Reproduce only this part of the listing: the line with "What gap in", plus every line after it through the last.

### RECORDS SUPPLIED
▬▬▬▬▬▬

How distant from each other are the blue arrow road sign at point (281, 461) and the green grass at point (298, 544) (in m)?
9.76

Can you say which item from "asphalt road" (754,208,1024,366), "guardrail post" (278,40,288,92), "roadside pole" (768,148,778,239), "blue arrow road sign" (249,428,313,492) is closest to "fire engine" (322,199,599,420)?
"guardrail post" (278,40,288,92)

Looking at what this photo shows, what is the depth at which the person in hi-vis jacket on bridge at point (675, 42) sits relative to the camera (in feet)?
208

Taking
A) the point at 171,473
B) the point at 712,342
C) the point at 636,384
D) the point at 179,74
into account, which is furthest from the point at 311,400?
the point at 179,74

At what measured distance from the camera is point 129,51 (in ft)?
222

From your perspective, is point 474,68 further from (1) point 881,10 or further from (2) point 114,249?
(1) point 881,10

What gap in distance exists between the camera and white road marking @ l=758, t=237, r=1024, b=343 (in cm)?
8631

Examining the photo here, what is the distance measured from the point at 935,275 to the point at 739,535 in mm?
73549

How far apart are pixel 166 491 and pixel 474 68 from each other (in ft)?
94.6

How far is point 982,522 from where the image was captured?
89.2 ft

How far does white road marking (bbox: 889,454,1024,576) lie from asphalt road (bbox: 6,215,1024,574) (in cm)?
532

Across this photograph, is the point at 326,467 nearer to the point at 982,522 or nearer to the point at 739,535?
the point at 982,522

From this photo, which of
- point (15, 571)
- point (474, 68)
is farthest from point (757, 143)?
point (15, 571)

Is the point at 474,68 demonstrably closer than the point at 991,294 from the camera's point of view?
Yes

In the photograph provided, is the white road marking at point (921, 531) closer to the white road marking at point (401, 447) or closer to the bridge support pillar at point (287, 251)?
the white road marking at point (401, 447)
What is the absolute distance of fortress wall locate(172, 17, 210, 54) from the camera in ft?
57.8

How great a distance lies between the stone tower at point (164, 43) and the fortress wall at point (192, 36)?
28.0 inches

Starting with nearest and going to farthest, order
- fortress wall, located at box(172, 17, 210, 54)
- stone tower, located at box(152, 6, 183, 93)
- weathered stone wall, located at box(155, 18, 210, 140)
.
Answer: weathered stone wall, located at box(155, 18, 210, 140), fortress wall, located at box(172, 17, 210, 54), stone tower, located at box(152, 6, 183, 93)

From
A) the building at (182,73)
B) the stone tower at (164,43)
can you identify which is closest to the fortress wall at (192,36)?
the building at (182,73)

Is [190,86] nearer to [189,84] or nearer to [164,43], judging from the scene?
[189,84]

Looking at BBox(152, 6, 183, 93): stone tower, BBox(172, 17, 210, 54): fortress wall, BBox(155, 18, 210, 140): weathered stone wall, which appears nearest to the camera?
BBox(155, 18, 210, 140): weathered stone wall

▬▬▬▬▬▬

### OUTPUT BELOW
What gap in distance exists between the camera and white road marking @ l=758, t=237, r=1024, b=343 (in cm)?
8631

Examining the photo here, what is the distance measured from the point at 935,275 to the point at 739,535 in mm?
73549

How far apart are pixel 166 491 and pixel 474 68 from each other (in ft)?
94.6

How far is point 982,522 from where the image was captured?
89.2 ft

How far does white road marking (bbox: 889,454,1024,576) lie from asphalt road (bbox: 6,215,1024,574) (in cm)?
532

Across this photograph, is the point at 326,467 nearer to the point at 982,522 or nearer to the point at 739,535?
the point at 982,522

From this photo, which of
- point (15, 571)
- point (474, 68)
is farthest from point (757, 143)?
point (15, 571)

Is the point at 474,68 demonstrably closer than the point at 991,294 from the camera's point of view?
Yes

In the photograph provided, is the white road marking at point (921, 531) closer to the white road marking at point (401, 447) or closer to the bridge support pillar at point (287, 251)?
the white road marking at point (401, 447)
What is the absolute distance of fortress wall locate(172, 17, 210, 54) from the camera in ft?
57.8

How great a distance lies between the stone tower at point (164, 43) and the fortress wall at point (192, 36)?
28.0 inches

Starting with nearest and going to farthest, order
- fortress wall, located at box(172, 17, 210, 54)
- stone tower, located at box(152, 6, 183, 93)
- weathered stone wall, located at box(155, 18, 210, 140)
.
Answer: weathered stone wall, located at box(155, 18, 210, 140), fortress wall, located at box(172, 17, 210, 54), stone tower, located at box(152, 6, 183, 93)

From
A) the building at (182,73)
B) the stone tower at (164,43)
can you identify which is closest to the fortress wall at (192,36)?
the building at (182,73)

Is [190,86] nearer to [189,84] or nearer to [164,43], judging from the scene?
[189,84]

Looking at BBox(152, 6, 183, 93): stone tower, BBox(172, 17, 210, 54): fortress wall, BBox(155, 18, 210, 140): weathered stone wall, which appears nearest to the camera?
BBox(155, 18, 210, 140): weathered stone wall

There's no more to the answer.